WORK INSTRUCTIONS:
Reproduce every line of the data below word for word, leaving out the pictures.
==== MATERIAL TO PROCESS ====
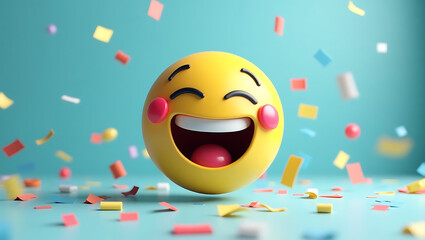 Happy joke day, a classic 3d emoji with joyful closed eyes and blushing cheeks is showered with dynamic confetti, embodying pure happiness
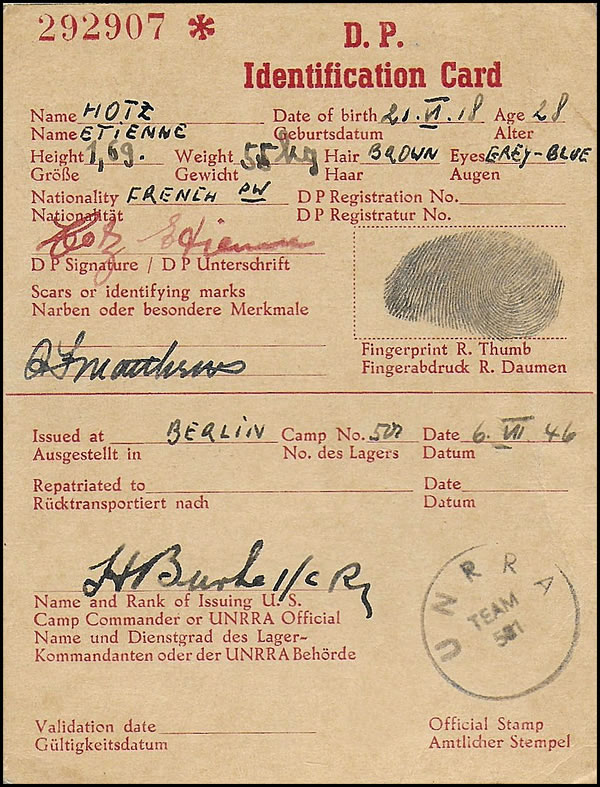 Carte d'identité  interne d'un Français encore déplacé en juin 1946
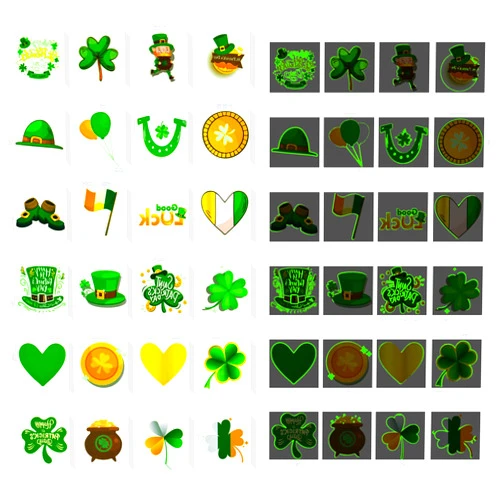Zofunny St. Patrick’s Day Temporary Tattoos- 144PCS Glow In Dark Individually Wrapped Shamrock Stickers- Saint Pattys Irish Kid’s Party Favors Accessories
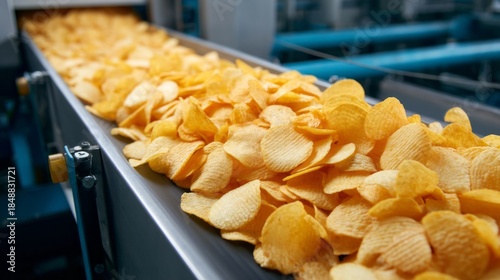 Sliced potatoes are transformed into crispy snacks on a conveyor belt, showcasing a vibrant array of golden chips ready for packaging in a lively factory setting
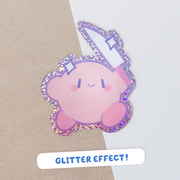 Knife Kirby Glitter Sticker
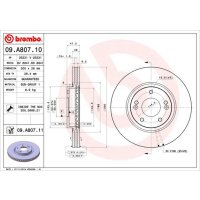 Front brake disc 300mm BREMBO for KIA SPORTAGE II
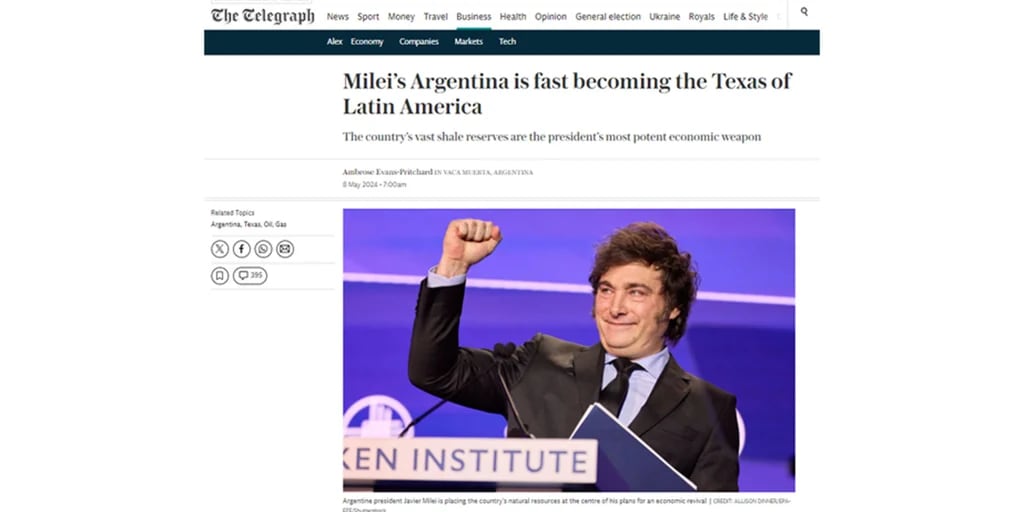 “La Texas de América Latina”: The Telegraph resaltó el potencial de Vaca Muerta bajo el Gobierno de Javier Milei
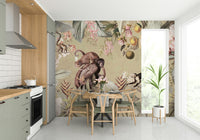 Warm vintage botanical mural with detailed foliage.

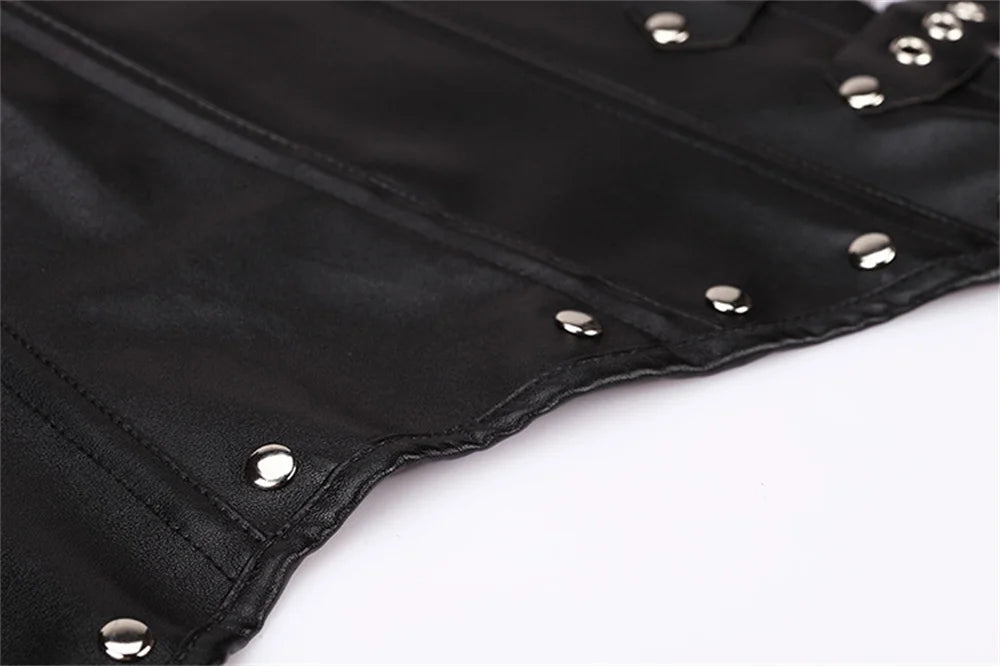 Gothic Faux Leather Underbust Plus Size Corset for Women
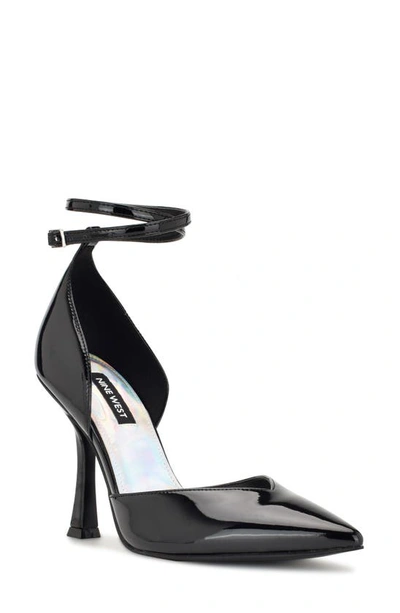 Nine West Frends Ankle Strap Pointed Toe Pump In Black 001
====
ANSWER TO THIS EXERCISE:
 Happy joke day, a classic 3d emoji with joyful closed eyes and blushing cheeks is showered with dynamic confetti, embodying pure happiness
 Carte d'identité  interne d'un Français encore déplacé en juin 1946
Zofunny St. Patrick’s Day Temporary Tattoos- 144PCS Glow In Dark Individually Wrapped Shamrock Stickers- Saint Pattys Irish Kid’s Party Favors Accessories
 Sliced potatoes are transformed into crispy snacks on a conveyor belt, showcasing a vibrant array of golden chips ready for packaging in a lively factory setting
 Knife Kirby Glitter Sticker
 Front brake disc 300mm BREMBO for KIA SPORTAGE II
 “La Texas de América Latina”: The Telegraph resaltó el potencial de Vaca Muerta bajo el Gobierno de Javier Milei
 Warm vintage botanical mural with detailed foliage.

 Gothic Faux Leather Underbust Plus Size Corset for Women
 Nine West Frends Ankle Strap Pointed Toe Pump In Black 001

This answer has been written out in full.